The outgoing superintendent for the Kansas City, Mo., School District, the only candidate for the job of chancellor for the new statewide Education Achievement Authority, was given the job this afternoon.

John Covington will be in charge running the system that will soon take control of Michigan’s lowest-performing schools.

The executive committee unanimously approved Covington, who will be paid $225,000 a year with a $175,000 signing bonus. The contract is for four years.

Covington resigned Wednesday from his job in Kansas City, effective next month. He joined that school district in 2009. The EAA executive committee held a meeting to discuss the candidate’s application in closed session.

The committee is comprised of five members of the 11-member EAA board.
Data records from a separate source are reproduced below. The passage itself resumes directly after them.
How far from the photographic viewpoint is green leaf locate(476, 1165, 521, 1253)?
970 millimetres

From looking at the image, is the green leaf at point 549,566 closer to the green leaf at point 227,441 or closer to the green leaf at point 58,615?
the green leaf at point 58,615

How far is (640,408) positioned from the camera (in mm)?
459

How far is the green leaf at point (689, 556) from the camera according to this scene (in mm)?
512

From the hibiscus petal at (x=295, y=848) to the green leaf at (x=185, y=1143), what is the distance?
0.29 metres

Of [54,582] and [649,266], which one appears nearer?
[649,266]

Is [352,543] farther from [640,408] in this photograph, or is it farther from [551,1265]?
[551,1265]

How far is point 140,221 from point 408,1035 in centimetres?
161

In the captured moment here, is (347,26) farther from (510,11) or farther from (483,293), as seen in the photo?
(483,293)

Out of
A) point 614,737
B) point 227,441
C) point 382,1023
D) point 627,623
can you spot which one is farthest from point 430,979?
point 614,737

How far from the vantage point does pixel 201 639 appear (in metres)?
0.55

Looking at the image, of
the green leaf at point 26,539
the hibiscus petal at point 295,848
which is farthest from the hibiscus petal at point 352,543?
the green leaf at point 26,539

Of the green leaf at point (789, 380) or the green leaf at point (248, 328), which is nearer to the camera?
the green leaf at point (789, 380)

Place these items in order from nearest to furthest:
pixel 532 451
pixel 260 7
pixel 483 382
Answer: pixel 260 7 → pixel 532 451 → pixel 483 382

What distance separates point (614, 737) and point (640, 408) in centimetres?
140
The committee’s job is to appoint a chancellor for the EAA, which will begin its work next year by first taking control of a group of low-performing Detroit schools.

Roy Roberts, emergency manager for the Detroit Public Schools, said the Covington surfaced as a candidate as a search firm looked for a DPS superintendent – a vacant position – as well as a chancellor for the new statewide school system. Roberts said conversations with five candidates yielded interest in the EAA position, but no interest in the DPS superintendent job.
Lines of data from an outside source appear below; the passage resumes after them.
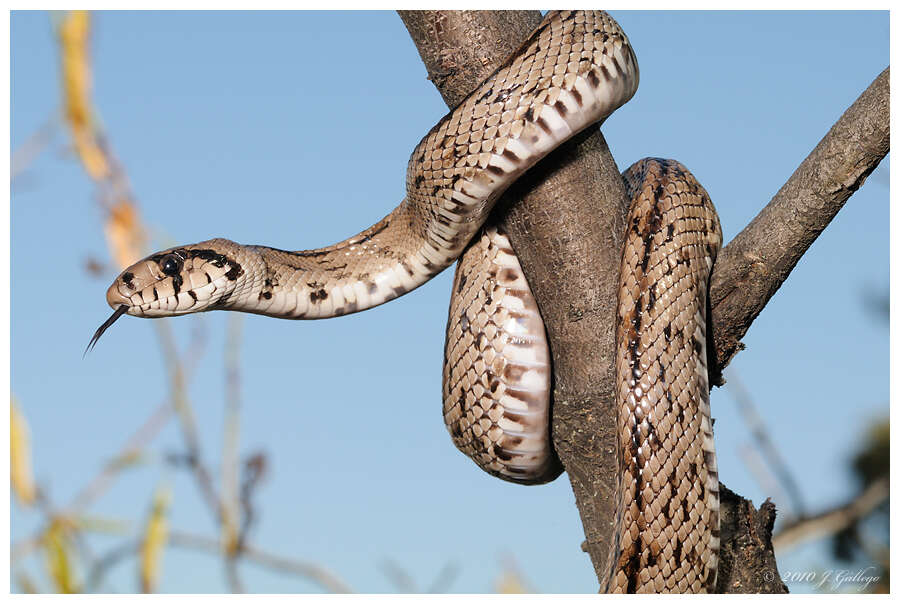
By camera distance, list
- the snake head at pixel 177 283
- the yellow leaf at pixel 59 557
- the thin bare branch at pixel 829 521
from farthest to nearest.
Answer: the snake head at pixel 177 283 → the thin bare branch at pixel 829 521 → the yellow leaf at pixel 59 557

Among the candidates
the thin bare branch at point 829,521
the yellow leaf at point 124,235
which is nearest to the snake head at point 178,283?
the yellow leaf at point 124,235

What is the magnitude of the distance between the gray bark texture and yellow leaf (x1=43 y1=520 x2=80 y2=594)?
165 centimetres

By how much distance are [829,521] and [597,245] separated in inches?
57.6

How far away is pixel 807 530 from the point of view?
3240 mm

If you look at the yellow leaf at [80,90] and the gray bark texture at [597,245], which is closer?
the yellow leaf at [80,90]

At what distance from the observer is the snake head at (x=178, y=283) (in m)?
3.82

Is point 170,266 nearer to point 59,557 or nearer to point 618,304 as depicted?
point 618,304

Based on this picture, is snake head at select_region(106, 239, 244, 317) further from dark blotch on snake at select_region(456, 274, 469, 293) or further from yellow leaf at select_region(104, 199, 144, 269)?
yellow leaf at select_region(104, 199, 144, 269)

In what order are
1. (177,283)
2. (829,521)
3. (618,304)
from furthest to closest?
1. (177,283)
2. (829,521)
3. (618,304)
All but Covington withdrew from the EAA chancellor search progress, Roberts said.

“We were not able to have multiple candidates vying for the post because none wished to have their board think they were ‘fishing’,” for a job, Roberts said.

Covington’s appointment coincides with the state’s public release of its release of its top-to-bottom rankings for all public schools in the state, identifying 98 schools as “persistently low-achieving” schools.

Since joining the 17,000-student Kansas City school district, Covington led several reform efforts there, including a “right-sizing” – or school closure – process, presenting a balanced budget for the 2011 fiscal year for the first time in several decades and reducing the number of vendors from about 8,000 to 800, according to his biography on the district’s Web site.

Prior to that, Covington served as the superintendent of Pueblo City Schools, Pueblo, Colo., for three years.